Write out the interview excerpt below about Miami cover bands and early studio work, word for word and in full.

▶ **Source extract**:

★ ★ ★ ★

Actually, no. Mostly rock bands. The biggest one was called Pearly Queen, a Top 40 cover band, which got pretty hot in Miami in the days before the Miami Sound Machine [the band that launched Gloria Estefan’s career]. We landed a contract to play all of the Big Daddy Flanigan’s clubs in the U.S. and Canada—90 clubs playing five sets a night, five or six nights a week. I started when I was 15, and I turned 18 in those clubs. That was where I went to school, in those clubs. Playing cover songs taught me how pop songs were arranged and played. Now I wanted to know how they were recorded.

When did you decide you wanted to produce records and work in the studio?
I was producing some local Latin artists in Miami after I came off the road, as well as writing songs for them.

You were in Miami, which had become famous for being the base for musicians like Eric Clapton and the Bee Gees, as well as studios like Criteria. Yet you were working in the Latin world. Did those two domains interact in the studio?
They didn’t. Back in those days, there may have been Latin musicians all over Miami, but not a lot of them were recording there. I started working as a gofer at Miami Sound Studios, which was owned by Carlos Granados, whose father was a legendary record guy. He pressed the first record ever made in Colombia. Bob Marley and Wild Cherry used to record there. It was the competition to Criteria in the late ’70s. It had an old, old Neve 1073 console. After I got my initial experience there, I moved over to Climax Recording in north Miami on 30th Street. I used to sleep there, because I was just going through a divorce. I would record my own songs there and do demos for my friends’ bands. One day, the owner, Pablo Cano, came in and heard this ballad I had written. He said, “Who’s that?” I told him it was me, and he freaked out and said we have to do a real record. We did, and he brought it over to Jose Menendez, who was then at RCA Records, who signed me to a contract.

★ ★ ★ ★

▶ **Raw data**:
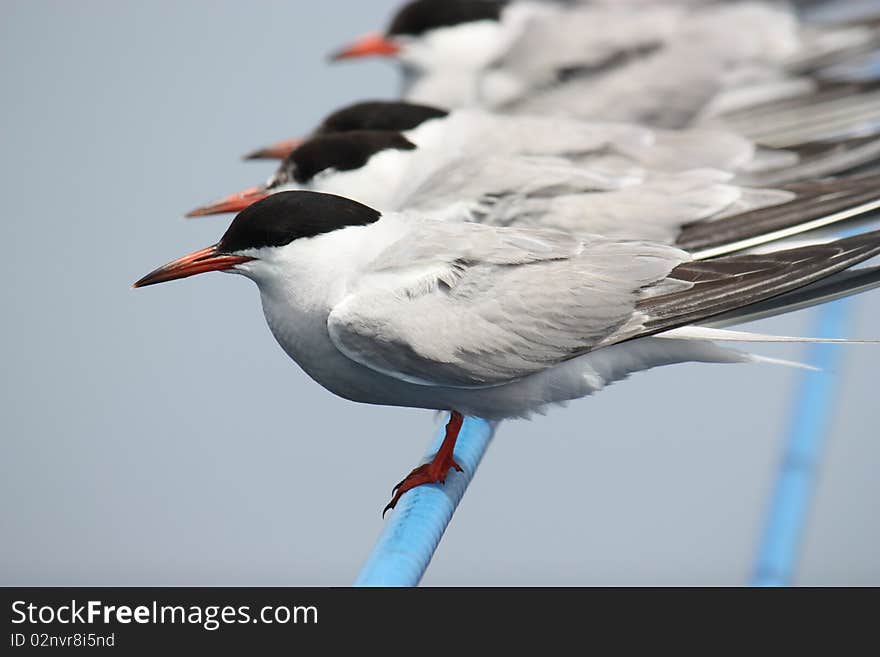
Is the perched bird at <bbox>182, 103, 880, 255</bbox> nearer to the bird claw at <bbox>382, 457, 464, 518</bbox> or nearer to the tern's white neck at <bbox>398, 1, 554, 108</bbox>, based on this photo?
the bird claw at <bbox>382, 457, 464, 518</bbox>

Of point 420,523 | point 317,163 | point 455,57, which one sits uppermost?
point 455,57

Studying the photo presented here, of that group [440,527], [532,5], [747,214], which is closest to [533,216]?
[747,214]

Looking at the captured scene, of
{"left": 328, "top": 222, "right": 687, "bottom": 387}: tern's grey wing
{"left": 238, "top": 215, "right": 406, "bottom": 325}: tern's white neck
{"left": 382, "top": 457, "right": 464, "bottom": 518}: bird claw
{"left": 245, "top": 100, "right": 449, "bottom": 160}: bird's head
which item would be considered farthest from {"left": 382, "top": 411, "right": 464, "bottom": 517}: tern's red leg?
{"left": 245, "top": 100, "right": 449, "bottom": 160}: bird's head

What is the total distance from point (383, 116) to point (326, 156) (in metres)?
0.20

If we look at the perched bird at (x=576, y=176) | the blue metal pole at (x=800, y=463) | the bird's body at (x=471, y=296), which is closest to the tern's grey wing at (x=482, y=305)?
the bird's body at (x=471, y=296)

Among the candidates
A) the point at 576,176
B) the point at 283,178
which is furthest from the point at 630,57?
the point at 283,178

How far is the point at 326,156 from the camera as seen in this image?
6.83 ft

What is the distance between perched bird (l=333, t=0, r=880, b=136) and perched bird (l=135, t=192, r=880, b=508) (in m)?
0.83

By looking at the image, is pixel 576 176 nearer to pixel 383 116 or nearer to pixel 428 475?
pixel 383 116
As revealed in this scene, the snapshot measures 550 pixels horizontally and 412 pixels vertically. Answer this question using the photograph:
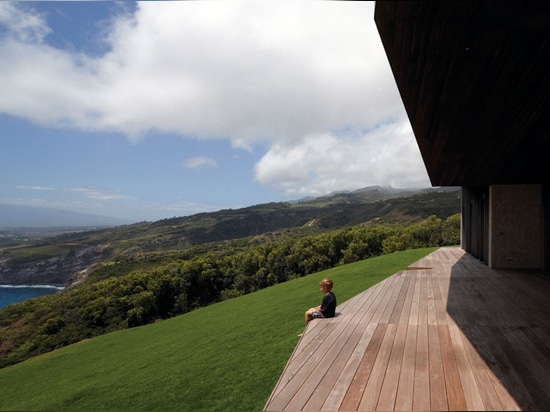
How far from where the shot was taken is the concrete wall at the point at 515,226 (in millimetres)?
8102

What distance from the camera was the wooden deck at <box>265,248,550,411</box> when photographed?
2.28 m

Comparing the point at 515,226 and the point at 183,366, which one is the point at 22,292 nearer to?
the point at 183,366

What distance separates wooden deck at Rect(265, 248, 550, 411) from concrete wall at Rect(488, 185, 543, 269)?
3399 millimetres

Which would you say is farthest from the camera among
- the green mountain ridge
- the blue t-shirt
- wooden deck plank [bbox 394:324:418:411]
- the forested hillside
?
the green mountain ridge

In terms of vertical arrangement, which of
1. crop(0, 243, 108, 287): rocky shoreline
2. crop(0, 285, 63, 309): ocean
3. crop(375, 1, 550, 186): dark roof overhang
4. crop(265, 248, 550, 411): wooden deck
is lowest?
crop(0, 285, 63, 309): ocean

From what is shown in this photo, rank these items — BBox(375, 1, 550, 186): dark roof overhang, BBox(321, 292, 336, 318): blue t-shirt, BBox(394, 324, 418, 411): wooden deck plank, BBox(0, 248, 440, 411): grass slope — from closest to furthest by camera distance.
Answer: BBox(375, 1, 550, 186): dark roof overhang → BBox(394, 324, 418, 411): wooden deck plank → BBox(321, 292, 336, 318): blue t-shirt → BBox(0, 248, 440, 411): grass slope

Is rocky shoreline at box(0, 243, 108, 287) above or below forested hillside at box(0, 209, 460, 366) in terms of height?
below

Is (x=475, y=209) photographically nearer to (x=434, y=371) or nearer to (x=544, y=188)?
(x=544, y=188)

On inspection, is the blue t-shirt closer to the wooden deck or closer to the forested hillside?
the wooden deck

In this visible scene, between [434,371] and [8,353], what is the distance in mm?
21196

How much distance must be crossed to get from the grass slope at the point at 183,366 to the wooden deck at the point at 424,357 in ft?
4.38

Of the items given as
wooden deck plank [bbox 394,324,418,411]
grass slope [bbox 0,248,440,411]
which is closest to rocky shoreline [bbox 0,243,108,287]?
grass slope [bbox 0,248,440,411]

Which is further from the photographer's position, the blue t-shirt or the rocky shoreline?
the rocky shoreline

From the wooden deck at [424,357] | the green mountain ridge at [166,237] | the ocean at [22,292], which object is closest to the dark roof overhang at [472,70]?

★ ★ ★ ★

▶ **Answer to the problem**:
Actually, no. Mostly rock bands. The biggest one was called Pearly Queen, a Top 40 cover band, which got pretty hot in Miami in the days before the Miami Sound Machine [the band that launched Gloria Estefan’s career]. We landed a contract to play all of the Big Daddy Flanigan’s clubs in the U.S. and Canada—90 clubs playing five sets a night, five or six nights a week. I started when I was 15, and I turned 18 in those clubs. That was where I went to school, in those clubs. Playing cover songs taught me how pop songs were arranged and played. Now I wanted to know how they were recorded.

When did you decide you wanted to produce records and work in the studio?
I was producing some local Latin artists in Miami after I came off the road, as well as writing songs for them.

You were in Miami, which had become famous for being the base for musicians like Eric Clapton and the Bee Gees, as well as studios like Criteria. Yet you were working in the Latin world. Did those two domains interact in the studio?
They didn’t. Back in those days, there may have been Latin musicians all over Miami, but not a lot of them were recording there. I started working as a gofer at Miami Sound Studios, which was owned by Carlos Granados, whose father was a legendary record guy. He pressed the first record ever made in Colombia. Bob Marley and Wild Cherry used to record there. It was the competition to Criteria in the late ’70s. It had an old, old Neve 1073 console. After I got my initial experience there, I moved over to Climax Recording in north Miami on 30th Street. I used to sleep there, because I was just going through a divorce. I would record my own songs there and do demos for my friends’ bands. One day, the owner, Pablo Cano, came in and heard this ballad I had written. He said, “Who’s that?” I told him it was me, and he freaked out and said we have to do a real record. We did, and he brought it over to Jose Menendez, who was then at RCA Records, who signed me to a contract.